“It’s gone!” she cried. “The card is gone!”
Mabel peered over her friend’s shoulder at the empty shelf, but presently she looked down to spy something lying on the floor. She swooped down upon it and held a scrap of paper high over her head. “Look! Look!” she exclaimed. “It blew down when we opened the cupboard.”
They raced to the nearest window, the better to see what was written. Mabel read aloud:
“Greetings to thee, ghost, or shall we say ghostess? For I much suspect thee to be the latter, and not a disembodied spirit, elusive though thou art. Wilt thou not materialize and appear in the flesh to
“R. M.”
“Isn’t it perfectly lovely?” cried Ellen excitedly. “Do let’s answer it. Of course we must not divulge our identity, but we can answer. O dear! I haven’t a bit of paper, though I do happen to have a pencil.”
“Let’s look around; perhaps we can find something that will do.”
“Good idea.”
Mabel began her search, looking in every room, but for some reason every scrap of paper had been disposed of in some way. “Used to kindle a fire,” Ellen surmised. “I’ll look around out of doors.”
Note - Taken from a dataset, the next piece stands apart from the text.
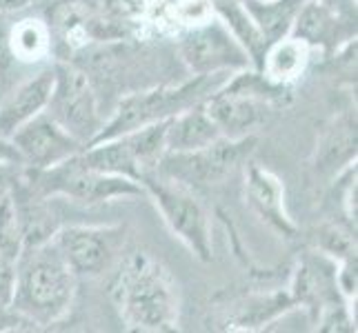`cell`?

She went out, but rollicking winds had borne away anything like paper, supposing any had ever lodged there. But presently a brilliant idea struck her as she caught sight of a couple of logs lying in an outhouse, too heavy, perhaps, to be confiscated by any boys who might have played there. From one of these logs Ellen stripped a piece of birch bark, the inner side of which was smooth and clean. She bore it indoors in triumph. “See what I found,” she said as she extended her prize. “We can write on it as the Indians do.”